Saved entries
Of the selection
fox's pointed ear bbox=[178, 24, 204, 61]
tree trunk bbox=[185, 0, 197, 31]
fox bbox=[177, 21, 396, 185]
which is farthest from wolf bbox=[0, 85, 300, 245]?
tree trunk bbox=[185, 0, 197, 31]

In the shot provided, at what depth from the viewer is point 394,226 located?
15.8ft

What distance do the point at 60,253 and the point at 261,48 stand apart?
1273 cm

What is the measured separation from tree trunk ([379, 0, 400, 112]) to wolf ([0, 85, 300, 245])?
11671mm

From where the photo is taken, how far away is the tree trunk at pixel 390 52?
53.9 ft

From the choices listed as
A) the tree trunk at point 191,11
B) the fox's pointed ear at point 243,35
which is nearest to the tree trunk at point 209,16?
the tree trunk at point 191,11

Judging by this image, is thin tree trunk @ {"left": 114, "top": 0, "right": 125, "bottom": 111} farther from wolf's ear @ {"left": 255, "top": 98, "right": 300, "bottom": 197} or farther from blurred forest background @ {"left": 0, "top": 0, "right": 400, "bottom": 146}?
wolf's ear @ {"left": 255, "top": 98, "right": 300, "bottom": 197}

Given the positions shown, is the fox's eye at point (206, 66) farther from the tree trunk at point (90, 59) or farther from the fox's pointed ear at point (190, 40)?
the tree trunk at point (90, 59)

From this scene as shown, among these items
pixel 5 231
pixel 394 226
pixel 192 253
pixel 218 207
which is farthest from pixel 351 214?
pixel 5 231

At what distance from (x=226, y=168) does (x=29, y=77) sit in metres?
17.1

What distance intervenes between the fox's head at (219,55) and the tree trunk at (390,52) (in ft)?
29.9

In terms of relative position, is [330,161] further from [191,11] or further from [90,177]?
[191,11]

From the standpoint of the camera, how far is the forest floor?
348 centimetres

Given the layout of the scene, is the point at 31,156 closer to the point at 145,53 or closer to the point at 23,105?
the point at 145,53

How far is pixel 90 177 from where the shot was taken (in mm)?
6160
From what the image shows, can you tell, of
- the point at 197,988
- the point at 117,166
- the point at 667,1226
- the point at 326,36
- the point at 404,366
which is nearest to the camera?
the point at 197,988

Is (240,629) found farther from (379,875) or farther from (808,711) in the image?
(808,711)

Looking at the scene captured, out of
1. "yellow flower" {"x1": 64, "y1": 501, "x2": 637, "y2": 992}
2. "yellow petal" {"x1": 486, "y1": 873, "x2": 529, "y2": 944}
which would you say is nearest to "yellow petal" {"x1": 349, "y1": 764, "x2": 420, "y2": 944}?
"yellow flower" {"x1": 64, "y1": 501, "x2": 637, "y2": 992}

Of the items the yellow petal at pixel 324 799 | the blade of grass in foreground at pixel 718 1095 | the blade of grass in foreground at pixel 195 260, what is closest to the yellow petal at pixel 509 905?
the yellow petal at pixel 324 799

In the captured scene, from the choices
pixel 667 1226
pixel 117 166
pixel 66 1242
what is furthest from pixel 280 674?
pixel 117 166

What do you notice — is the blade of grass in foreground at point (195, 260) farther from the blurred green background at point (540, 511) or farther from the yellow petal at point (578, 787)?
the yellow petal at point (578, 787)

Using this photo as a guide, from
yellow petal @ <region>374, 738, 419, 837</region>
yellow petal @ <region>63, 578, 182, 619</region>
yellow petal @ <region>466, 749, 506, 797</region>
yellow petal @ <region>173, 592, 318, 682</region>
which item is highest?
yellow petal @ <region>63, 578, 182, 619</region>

- **WHAT NEEDS TO BE DONE**: Write out every entry verbatim.

- **EXPECTED OUTPUT**:
Of the selection
fox's pointed ear bbox=[178, 24, 204, 61]
tree trunk bbox=[185, 0, 197, 31]
fox bbox=[177, 21, 396, 185]
which is farthest from wolf bbox=[0, 85, 300, 245]?
tree trunk bbox=[185, 0, 197, 31]

In the shot provided, at what depth from the viewer is point 394,226 located?
15.8ft

What distance do the point at 60,253 and the point at 261,48 stand apart?
1273 cm

What is the measured separation from tree trunk ([379, 0, 400, 112]) to wolf ([0, 85, 300, 245])?
11671mm

From where the photo is taken, how far away is the tree trunk at pixel 390 52?
53.9 ft

From the choices listed as
A) the tree trunk at point 191,11
B) the fox's pointed ear at point 243,35
which is nearest to the tree trunk at point 209,16?
the tree trunk at point 191,11

Judging by this image, is thin tree trunk @ {"left": 114, "top": 0, "right": 125, "bottom": 111} farther from wolf's ear @ {"left": 255, "top": 98, "right": 300, "bottom": 197} or farther from blurred forest background @ {"left": 0, "top": 0, "right": 400, "bottom": 146}?
wolf's ear @ {"left": 255, "top": 98, "right": 300, "bottom": 197}

Given the positions shown, is the fox's eye at point (206, 66) farther from the tree trunk at point (90, 59) or farther from the fox's pointed ear at point (190, 40)?
the tree trunk at point (90, 59)

From this scene as shown, among these items
pixel 5 231
pixel 394 226
pixel 192 253
pixel 218 207
which is farthest from pixel 351 214?
pixel 5 231

At what distance from (x=226, y=168) does (x=29, y=77) sit in metres?
17.1

What distance intervenes between the fox's head at (219,55) and the tree trunk at (390,52) (in ft)?
29.9

In terms of relative position, is [330,161] further from [191,11] or further from [90,177]?
[191,11]

From the standpoint of the camera, how far is the forest floor?
348 centimetres

Given the layout of the scene, is the point at 31,156 closer to the point at 145,53 or closer to the point at 23,105?
the point at 145,53

How far is pixel 90 177 from where the shot was taken (in mm)?
6160
From what the image shows, can you tell, of
- the point at 197,988
- the point at 117,166
- the point at 667,1226
- the point at 326,36
- the point at 404,366
which is nearest to the camera?
the point at 197,988

Is (240,629) found farther from (379,875) or farther from (808,711) in the image?
(808,711)

Looking at the scene captured, out of
1. "yellow flower" {"x1": 64, "y1": 501, "x2": 637, "y2": 992}
2. "yellow petal" {"x1": 486, "y1": 873, "x2": 529, "y2": 944}
which would you say is nearest to "yellow petal" {"x1": 349, "y1": 764, "x2": 420, "y2": 944}?
"yellow flower" {"x1": 64, "y1": 501, "x2": 637, "y2": 992}

Of the items the yellow petal at pixel 324 799 | the blade of grass in foreground at pixel 718 1095 | the blade of grass in foreground at pixel 195 260, what is closest to the yellow petal at pixel 509 905?
the yellow petal at pixel 324 799

In the captured scene, from the choices
pixel 667 1226
pixel 117 166
pixel 66 1242
what is furthest from pixel 280 674?
pixel 117 166

What do you notice — is the blade of grass in foreground at point (195, 260) farther from the blurred green background at point (540, 511) or farther from the yellow petal at point (578, 787)?
the yellow petal at point (578, 787)

Using this photo as a guide, from
yellow petal @ <region>374, 738, 419, 837</region>
yellow petal @ <region>63, 578, 182, 619</region>
yellow petal @ <region>466, 749, 506, 797</region>
yellow petal @ <region>173, 592, 318, 682</region>
which item is highest?
yellow petal @ <region>63, 578, 182, 619</region>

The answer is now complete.